Ma non si tratta di “fantasticare”, bensì di fare le cose con immaginazione, con entusiasmo, con proiezione, sapendo che le Persone Divine sono dentro di noi, e pertanto, devono essere nei nostri pensieri, nella nostra immaginazione, nei nostri sentimenti. «Io vi dico allora – sognate, avete lo strumento della magia: il Vangelo. Fissate bene l’attenzione sul suo contenuto, sulla sua lirica, sul genio, anche giovanile, che Cristo pone a quelli di buona volontà […]». Come li aiuta, come li incoraggia; con quale familiarità. Per Lui non esistono giudizi: Non sono venuto a giudicare, bensì a salvare, a darvi la magia del cielo” (cf. Gv 12,47)».

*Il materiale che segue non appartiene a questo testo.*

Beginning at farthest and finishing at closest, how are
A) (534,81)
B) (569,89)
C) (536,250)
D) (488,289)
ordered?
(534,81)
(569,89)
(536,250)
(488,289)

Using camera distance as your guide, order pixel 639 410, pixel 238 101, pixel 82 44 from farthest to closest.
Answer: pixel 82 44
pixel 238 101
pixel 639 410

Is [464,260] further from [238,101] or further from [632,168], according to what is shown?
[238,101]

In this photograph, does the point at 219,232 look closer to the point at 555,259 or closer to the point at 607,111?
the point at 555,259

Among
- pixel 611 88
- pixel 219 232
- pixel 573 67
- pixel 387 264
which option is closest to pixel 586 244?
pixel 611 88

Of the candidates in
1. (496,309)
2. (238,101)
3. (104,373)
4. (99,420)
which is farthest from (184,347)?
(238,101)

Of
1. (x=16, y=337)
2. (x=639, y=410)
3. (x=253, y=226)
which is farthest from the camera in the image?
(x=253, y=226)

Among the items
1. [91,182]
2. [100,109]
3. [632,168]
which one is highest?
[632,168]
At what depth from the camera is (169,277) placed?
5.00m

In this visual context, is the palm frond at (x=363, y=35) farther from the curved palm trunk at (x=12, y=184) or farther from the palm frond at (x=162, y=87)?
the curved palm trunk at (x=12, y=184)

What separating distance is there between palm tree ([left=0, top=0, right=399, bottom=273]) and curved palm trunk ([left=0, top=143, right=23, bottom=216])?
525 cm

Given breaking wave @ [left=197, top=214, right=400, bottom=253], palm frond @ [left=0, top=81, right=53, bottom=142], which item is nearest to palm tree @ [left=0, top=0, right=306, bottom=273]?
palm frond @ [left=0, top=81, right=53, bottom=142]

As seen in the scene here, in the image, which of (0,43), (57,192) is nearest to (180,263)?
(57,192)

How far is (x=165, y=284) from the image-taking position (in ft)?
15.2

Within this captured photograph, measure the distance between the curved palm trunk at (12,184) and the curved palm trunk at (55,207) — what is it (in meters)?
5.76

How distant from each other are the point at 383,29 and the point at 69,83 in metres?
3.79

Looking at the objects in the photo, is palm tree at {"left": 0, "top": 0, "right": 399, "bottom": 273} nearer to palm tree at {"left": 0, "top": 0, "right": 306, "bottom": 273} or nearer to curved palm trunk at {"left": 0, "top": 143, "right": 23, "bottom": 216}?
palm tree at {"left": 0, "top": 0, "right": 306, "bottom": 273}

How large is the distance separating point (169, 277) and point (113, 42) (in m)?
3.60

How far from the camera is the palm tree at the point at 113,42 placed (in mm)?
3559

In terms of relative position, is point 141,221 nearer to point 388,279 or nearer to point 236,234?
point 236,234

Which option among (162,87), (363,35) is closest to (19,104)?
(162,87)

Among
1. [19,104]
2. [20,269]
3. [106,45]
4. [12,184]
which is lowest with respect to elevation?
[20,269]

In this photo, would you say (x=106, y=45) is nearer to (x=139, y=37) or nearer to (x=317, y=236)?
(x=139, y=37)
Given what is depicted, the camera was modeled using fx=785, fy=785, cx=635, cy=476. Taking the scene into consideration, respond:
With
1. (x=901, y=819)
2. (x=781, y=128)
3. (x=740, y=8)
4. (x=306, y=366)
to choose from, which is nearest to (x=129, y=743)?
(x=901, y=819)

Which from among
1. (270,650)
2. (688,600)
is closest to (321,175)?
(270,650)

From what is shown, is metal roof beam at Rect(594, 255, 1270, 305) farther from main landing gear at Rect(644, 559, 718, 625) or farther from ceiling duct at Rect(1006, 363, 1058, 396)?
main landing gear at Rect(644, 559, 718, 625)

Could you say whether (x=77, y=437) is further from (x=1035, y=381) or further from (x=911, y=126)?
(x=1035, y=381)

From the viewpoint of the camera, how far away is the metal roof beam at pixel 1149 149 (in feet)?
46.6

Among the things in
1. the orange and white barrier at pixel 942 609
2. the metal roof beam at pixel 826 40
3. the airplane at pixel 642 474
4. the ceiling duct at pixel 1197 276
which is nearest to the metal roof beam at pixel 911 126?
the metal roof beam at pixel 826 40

Lo stato affettuoso dell’orazione è chiamato dal nostro Fondatore «tenerezza dell’amore», quella tenerezza alla quale era abituato fin da bambino col Padre: «Ricordo che, quando andavo a dormire, mio Padre Celeste mi dava un bacio sulla fronte lasciandomi in stato estatico. Mi sentivo esternamente addormentato, ma sveglio dentro, contemplando in modo ineffabile che il cielo era la mia unica casa alla quale ero destinato. Mi si ripeteva questo stato molte volte. Egli mi accompagnava, quando mi alzavo al mattino, nella mia pulizia, nella colazione, nella scuola, nei miei studi. Tutta la mia orazione si riduceva ad una sola parola: ‘Papà’. Questa parola infondeva nel mio cuore un’ immensa tenerezza», «Io faccio a Lui, con molta frequenza, questa domanda: “Quando sarò con te in cielo, in quel posto a cui mi hai attirato da bambino?”. E la sua risposta è stata: “Tu non devi venire in cielo perché il cielo è in te; il cielo è disceso con Me fino a te”. Allora percepisco nuove proiezioni, nuovi sentimenti che mi allontanano sempre di più dal mondo, e mi producono nuovi suggerimenti divini. Questa è la ricchezza del mio giudizio che qui non è altro che visione, contemplazione. E sento la sua promessa che non mi mancherà, neppure per un solo giorno, la notizia di questo mio focolare che è il cielo».